En tant qu’actrice, c’est la finale perdue que j’ai vécue contre Lyon avec les filles, aux tirs au but, alors qu’on méritait de gagner (NdlR : de retour de blessure, elle était remplaçante mais n’est pas entrée en jeu). En tant que supportrice, cela a été les garçons au match retour contre le Barca, remporté 4-0 à l’aller. En plus, j’avais assisté au match aller qui avait été une vraie fête pour le Paris St-Germain. J’étais au stade, ils ont été exceptionnels, pour moi l’un des plus beaux matches de l’histoire du club. Le 6-1 gâche un peu l’exploit qu’ils ont fait à l’aller. C’est dommage… Les déroutes ça arrive, on a vu le Brésil à la Coupe du monde 2014 contre l’Allemagne. Ça arrive, il y a des jours comme ça. Mentalement, ils n’étaient peut-être pas dans leur meilleur jour et puis bon, l’arbitre on n’en parlera pas trop. Mais… Un but ça change tout. Donc, quand il en donne un… Quand il oublie de siffler un pénalty, ça fait déjà deux. Mais ça n’excuse en rien cette défaite. Ce n’est pas moi qui vais mettre la tête des joueurs sous l’eau mais même eux s’en veulent énormément.

L’an prochain la Coupe du monde féminine aura lieu en France. Vous voir brandir le trophée au bout de l’aventure ce serait l’aboutissement de votre belle carrière. L’équipe de France en a-t-elle les moyens ?
Les Françaises ont largement les moyens d’être championnes du monde, championnes olympiques, championnes d’Europe depuis au moins dix ans. Il y a vraiment des qualités énormes dans cette équipe, j’en suis persuadée. On a certains blocages. Il faut arriver à maturité tous ensembles. C’est le problème des générations dorées. Il faut être fort ensemble, être bien solidaire. Sinon pour moi, ce serait exceptionnel oui. Déjà, je vais devoir me battre pour retrouver mon top niveau, puis revenir chez les Bleues. Si tout va bien, je suis championne du monde en 2018 et je continue ma carrière… (sourire).

Vous avez déjà travaillée comme consultante pour beIN sport. La suite logique pour vous c’est journaliste sportive ?
Ouai, pourquoi pas ? C’est vrai que c’est un métier qui m’intéresse. C’est une reconversion qui me tente bien. Après j’aimerais bien travailler au sein de mon club pour développer le foot féminin en France. J’ai toujours été combattante et un peu hargneuse, j’ai envie de le faire pour continuer à suivre l’évolution du foot féminin qui, petit à petit, prend son envol.

Qu’est-ce qui manque au football féminin pour devenir aussi populaire que le foot masculin ?
Beaucoup de temps.

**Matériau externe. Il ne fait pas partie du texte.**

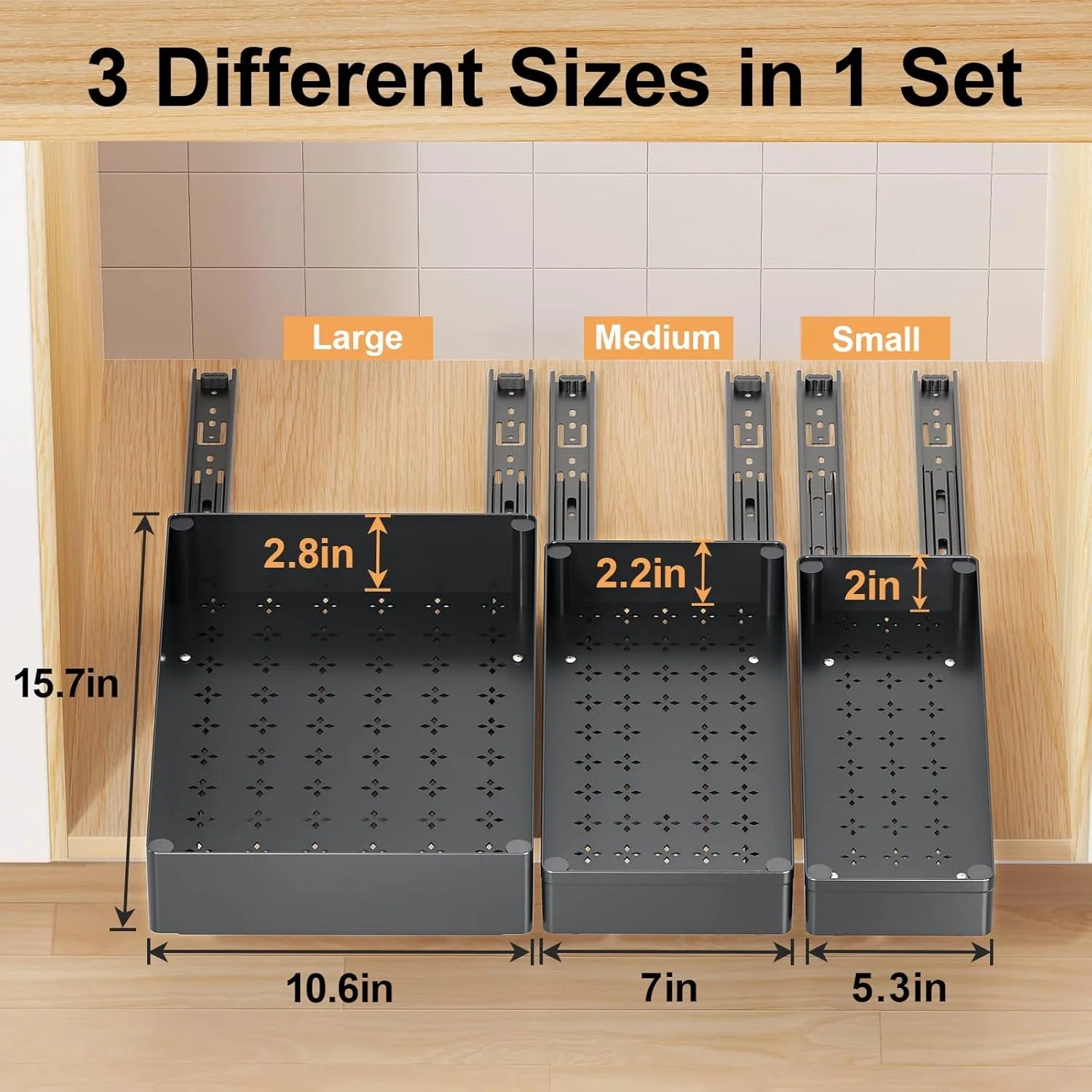 Pull Out Cabinet Organizer, 15.7" Deep, 3 Pack, Black Q941413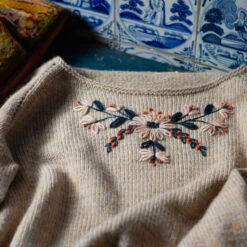 Embroidery On Knits - Judit Gummlich -loop knitting store EmbroideryOnKnits FloralCrest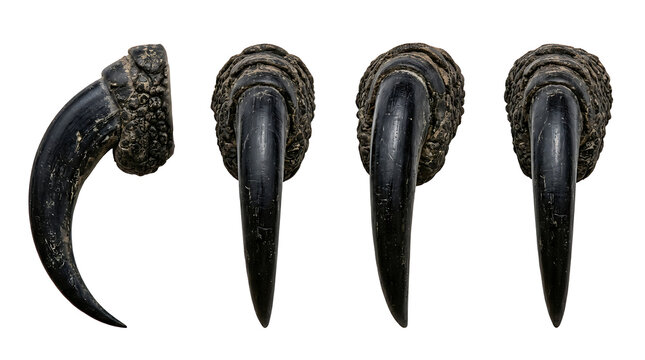 A Set of Four Fossilized Dinosaur Claws or Talons, Isolated on a White Background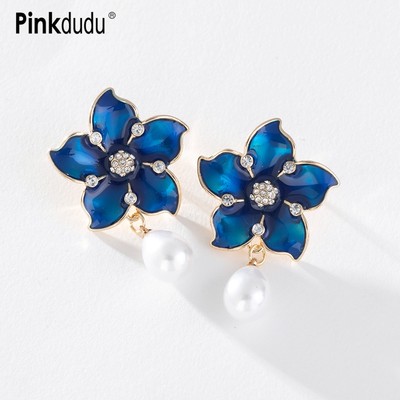 PINKDUDU Vintage Hoa Màu Xanh Thả Bông Tai Tính Khí Retro Thanh Lịch Hợp Kim Tòn Ten Bông Tai Trang Phục Thường Ngày Cho Nữ PD1635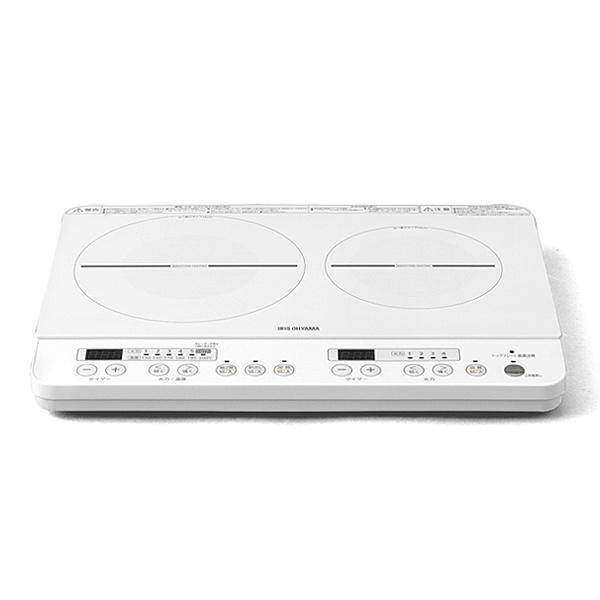 IHコンロ 2口 1400W IHK-W12S-W ホワイト 2019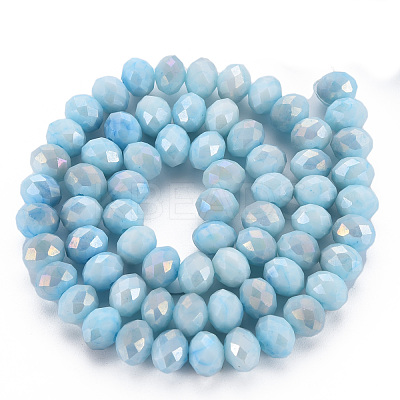 Opaque Baking Paint Glass Beads Strands EGLA-N006-010A-B01-1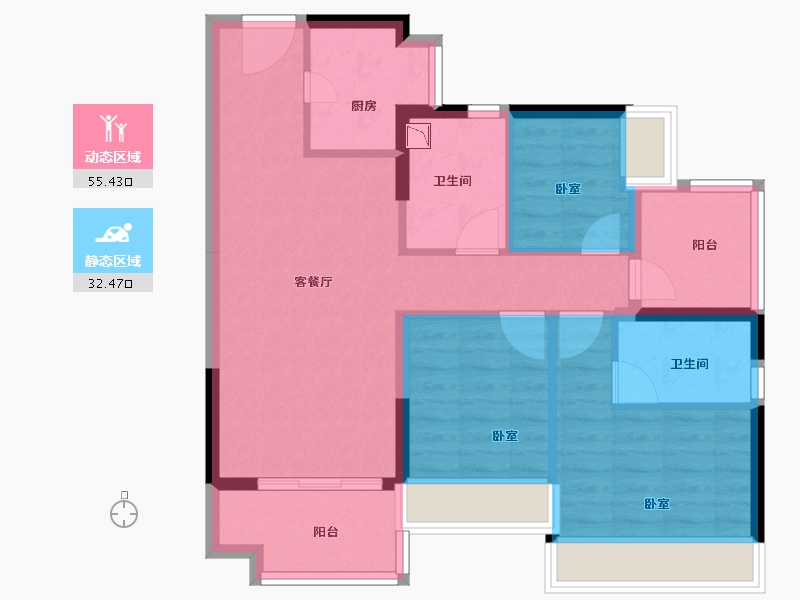 广东省-广州市-融创·春风岭南-78.00-户型库-动静分区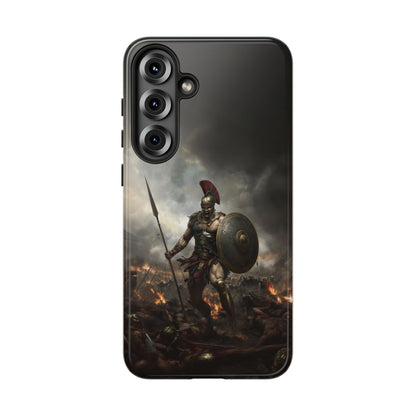 Epic Battle Phone Case - Spartan Warrior Design with Stormy Sky Background
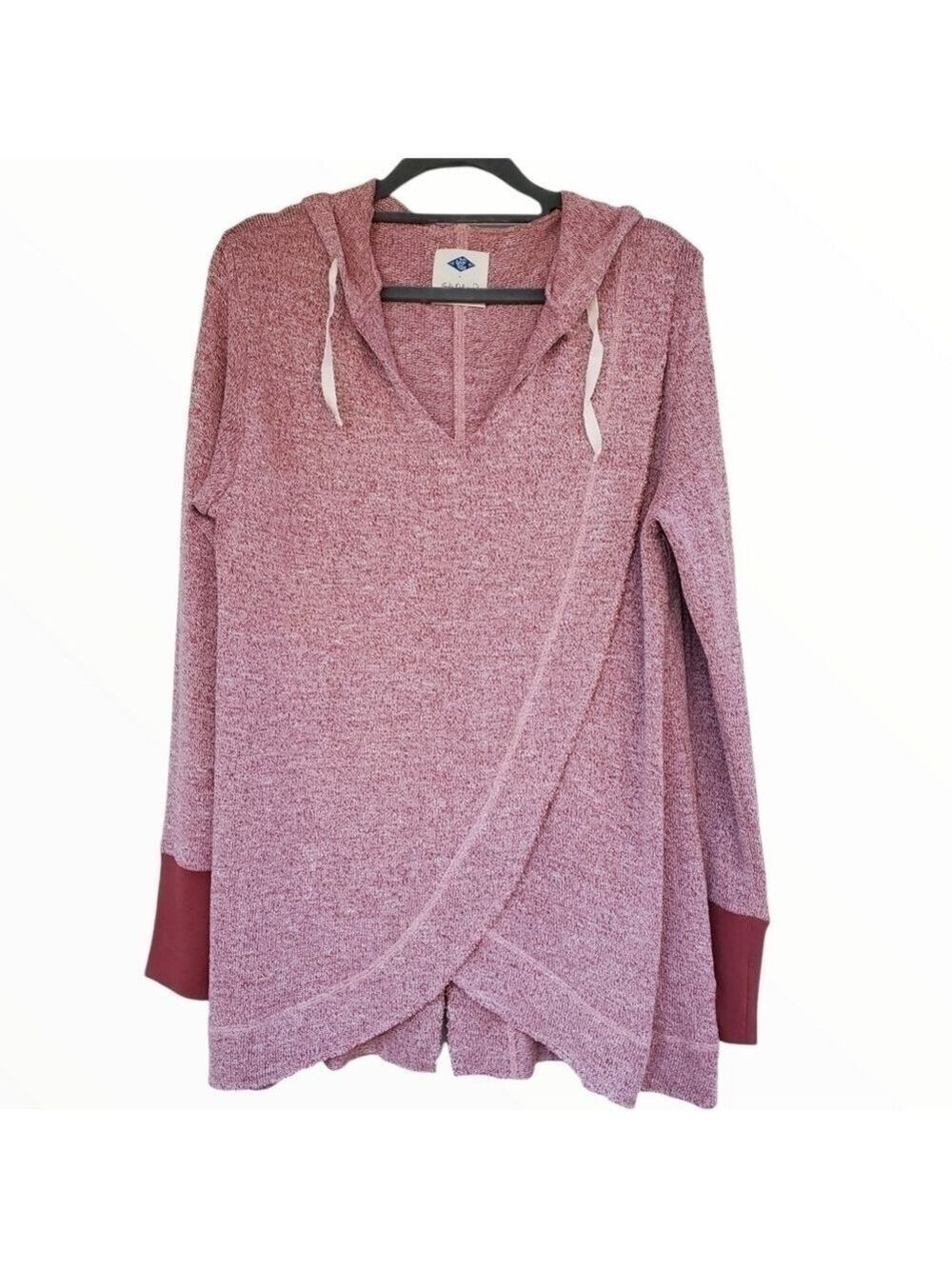 Wild Blue XL Sadie Robertson burgundy heathered knit long sleeve hooded tunic
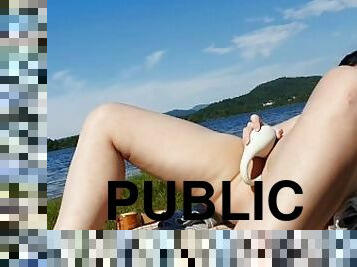 Slutty teen squirts at public beach!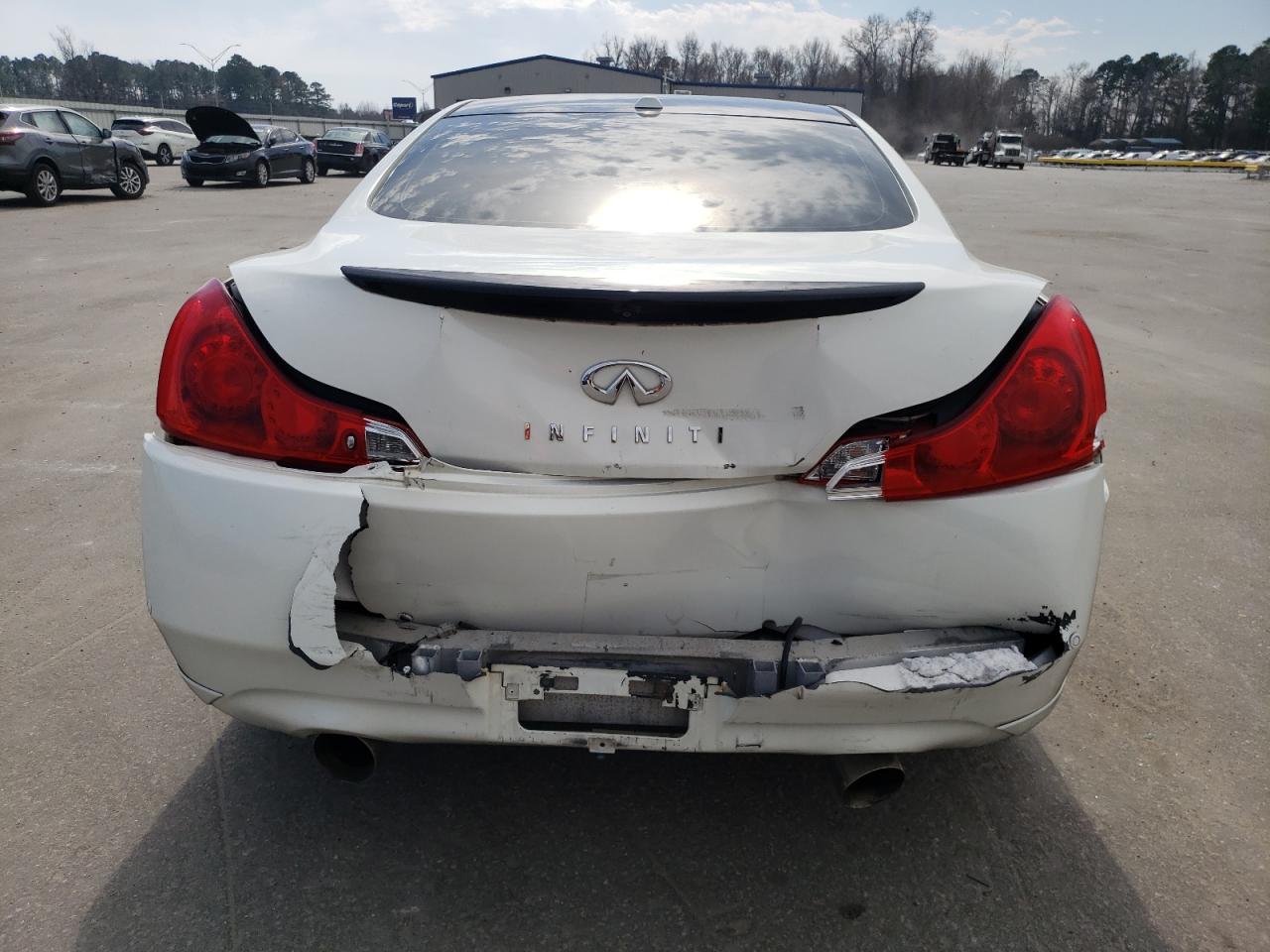 2013 Infiniti G VIN JN1CV6ELXDM982206 Copart auction photo, rear end / front end damage thumbnail 6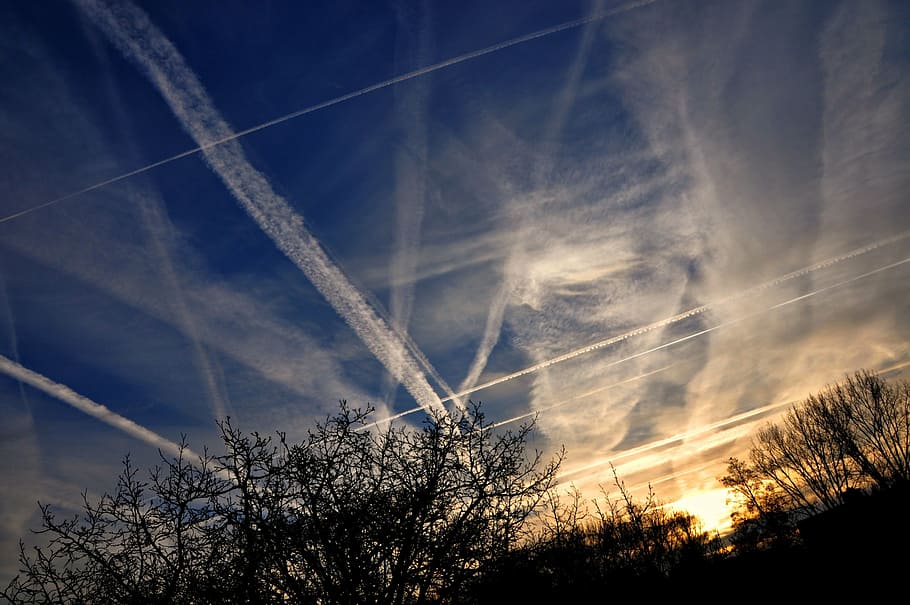 sunset, heaven, contrails, blue, evening, cloud, sunset background HD wallpaper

Médiatiquement, avec le temps, on attirera plus de monde. Il manque la progression aussi. Le foot féminin, aujourd’hui, n’est plus le même qu’il y a dix ans, on a beaucoup évolué, il y a beaucoup plus de qualités. Le jeu va plus vite. Est beaucoup plus technique. Cela permettra d’avoir plus de médias, plus de public, plus d’argent, plus de circuits économiques qui nous permettront de franchir des paliers et professionnaliser notre discipline.